Beleidigung durch Beschimpfung.
Art. 1. — Fällt in einem durch Wortwechsel herbeigeführten Streite ein Schimpfwort, so ist der Geschimpfte der Beleidigte.
Art. 2. — Wird auf eine einfache Beleidigung durch ein Schimpfwort geantwortet, so begiebt sich der zuerst Beleidigte aller Rechte und der Geschimpfte ist der Beleidigte, d. h. er tritt in die Rechte des Beleidigten ein.
Wenn wir auch im Allgemeinen derselben Anschauung sind, so werden die Secundanten bei Beurtheilung der Sachlage in manchen Fällen sich vielleicht veranlasst sehen, anderer Meinung zu sein.

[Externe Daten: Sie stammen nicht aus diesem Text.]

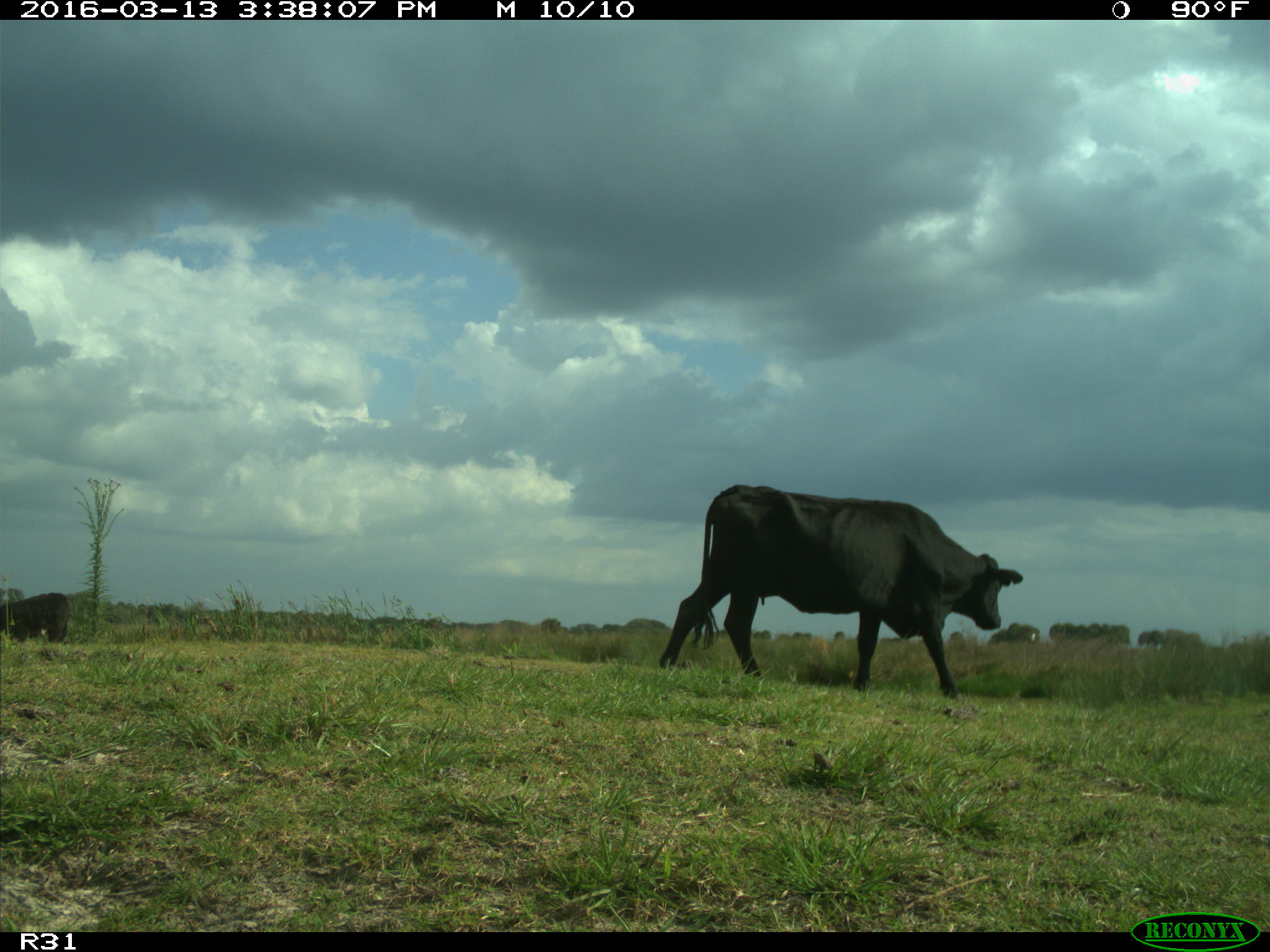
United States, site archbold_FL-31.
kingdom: Animalia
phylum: Chordata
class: Mammalia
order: Artiodactyla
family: Bovidae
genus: Bos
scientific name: Bos taurus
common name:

Wir verweisen diesbezüglich auf den [Schluss] des nächstfolgenden Artikels: „[Beleidigung durch Schlag].”
Art. 3. — Wenn auf eine durch Schimpfwort erfolgte Beleidigung durch ein anderes Schimpfwort geantwortet wird, so bleibt doch stets der zuerst Geschimpfte der Beleidigte.
Art. 4. — Wer schimpflicher Eigenschaften beschuldigt wird, nimmt das Recht des Beleidigten ein.